-- Work required --
Look for the line with "ヘアアレンジ セミロング ふわふわヘアアレンジ" in the data below, then reproduce word for word that line and every line after it. Leave out all pictures and add nothing.

-- Dataset excerpt --

__________________________________________________

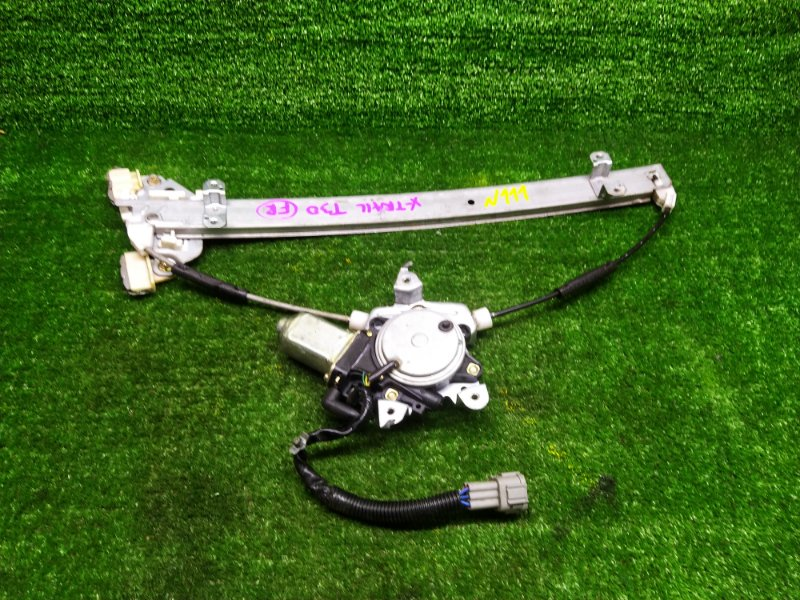 Стеклоподъемник Nissan X-Trail NT30 QR20DE 2000 передний правый (б/у)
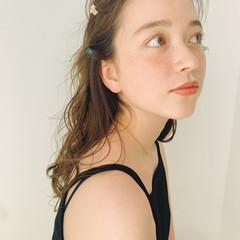 ヘアアレンジ セミロング ふわふわヘアアレンジ セルフヘアアレンジ ヘアスタイルや髪型の写真・画像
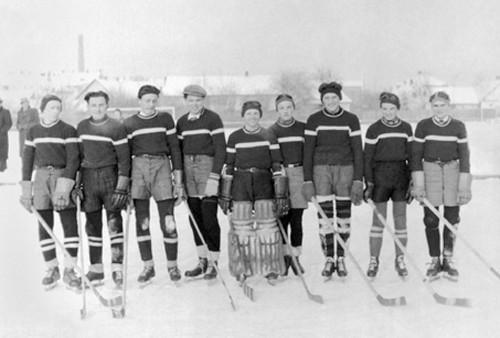 Dorostenecké hokejové mužstvo H. O.S. K. Holice před zápasem sA. F.K.Chrudim / Karel Malich druhý zprava / foto archiv autora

__________________________________________________

-- Answer to the problem --
 ヘアアレンジ セミロング ふわふわヘアアレンジ セルフヘアアレンジ ヘアスタイルや髪型の写真・画像
 Dorostenecké hokejové mužstvo H. O.S. K. Holice před zápasem sA. F.K.Chrudim / Karel Malich druhý zprava / foto archiv autora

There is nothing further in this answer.